> _Task directions_
The lines from the one containing "kingdom: Animalia" through the end of the entries are what to output; reproduce them exactly and add nothing.

> _Exercise data_
________________________

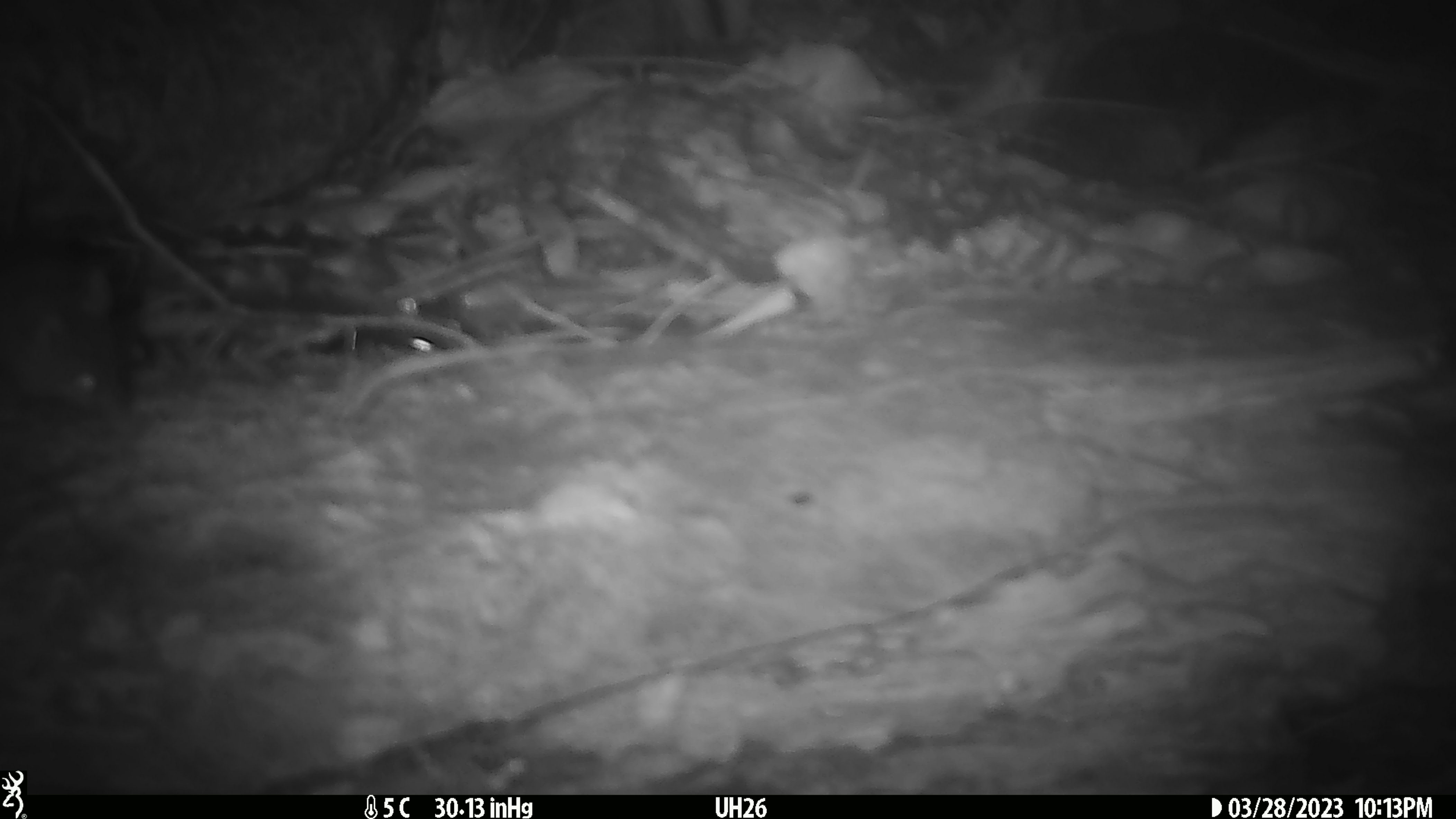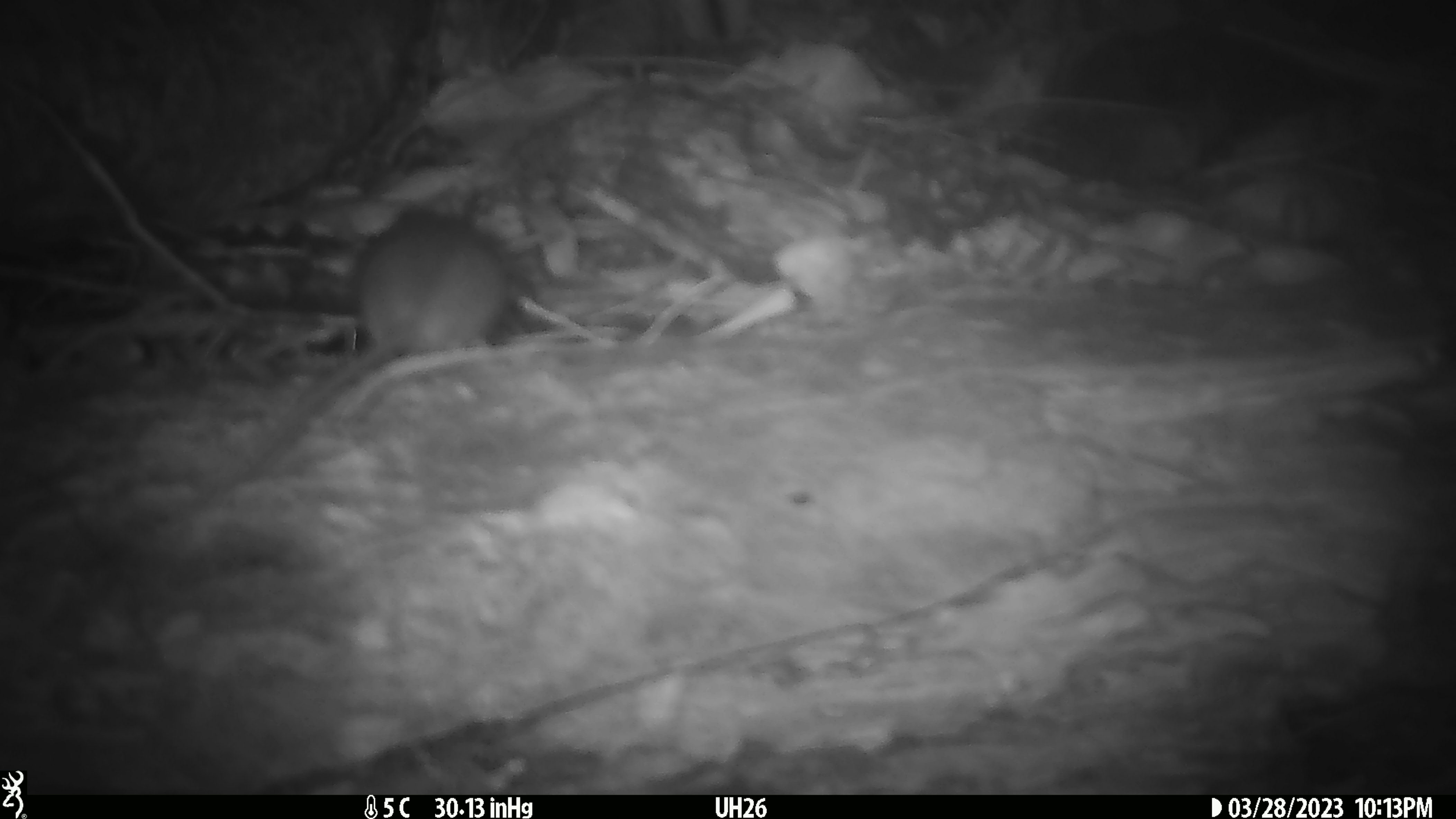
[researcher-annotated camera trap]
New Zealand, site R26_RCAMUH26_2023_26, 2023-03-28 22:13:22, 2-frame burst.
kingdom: Animalia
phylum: Chordata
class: Mammalia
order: Rodentia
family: Muridae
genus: Mus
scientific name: Mus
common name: mouse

________________________

> _Answer to this task_
kingdom: Animalia
phylum: Chordata
class: Mammalia
order: Rodentia
family: Muridae
genus: Mus
scientific name: Mus
common name: mouse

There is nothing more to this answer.